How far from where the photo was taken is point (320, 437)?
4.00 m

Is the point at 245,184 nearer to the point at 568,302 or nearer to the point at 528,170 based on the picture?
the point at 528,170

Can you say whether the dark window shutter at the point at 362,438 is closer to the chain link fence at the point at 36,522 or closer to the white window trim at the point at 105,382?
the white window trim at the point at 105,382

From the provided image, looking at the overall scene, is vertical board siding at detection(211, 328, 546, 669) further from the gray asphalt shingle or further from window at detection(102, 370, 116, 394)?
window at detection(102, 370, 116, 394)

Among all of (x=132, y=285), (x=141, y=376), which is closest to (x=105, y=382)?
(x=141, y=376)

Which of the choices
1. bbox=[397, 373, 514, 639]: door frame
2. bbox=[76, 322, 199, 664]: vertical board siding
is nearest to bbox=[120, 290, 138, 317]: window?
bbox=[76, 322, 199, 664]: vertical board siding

※

▸ **What to do**: Put every line of the material above into a numbered list, leaving out the blank lines.

▸ **Response**:
1. How far from where the photo was taken is point (320, 437)?
2. 4.00 m
3. Is the point at 245,184 nearer to the point at 568,302 or nearer to the point at 528,170 based on the picture?
4. the point at 528,170
5. Can you say whether the dark window shutter at the point at 362,438 is closer to the chain link fence at the point at 36,522 or closer to the white window trim at the point at 105,382?
6. the white window trim at the point at 105,382
7. From the provided image, looking at the overall scene, is vertical board siding at detection(211, 328, 546, 669) further from the gray asphalt shingle or further from window at detection(102, 370, 116, 394)?
8. window at detection(102, 370, 116, 394)
9. Among all of (x=132, y=285), (x=141, y=376), which is closest to (x=105, y=382)?
10. (x=141, y=376)
11. Which of the choices
12. 1. bbox=[397, 373, 514, 639]: door frame
13. 2. bbox=[76, 322, 199, 664]: vertical board siding
14. is nearest to bbox=[120, 290, 138, 317]: window?
15. bbox=[76, 322, 199, 664]: vertical board siding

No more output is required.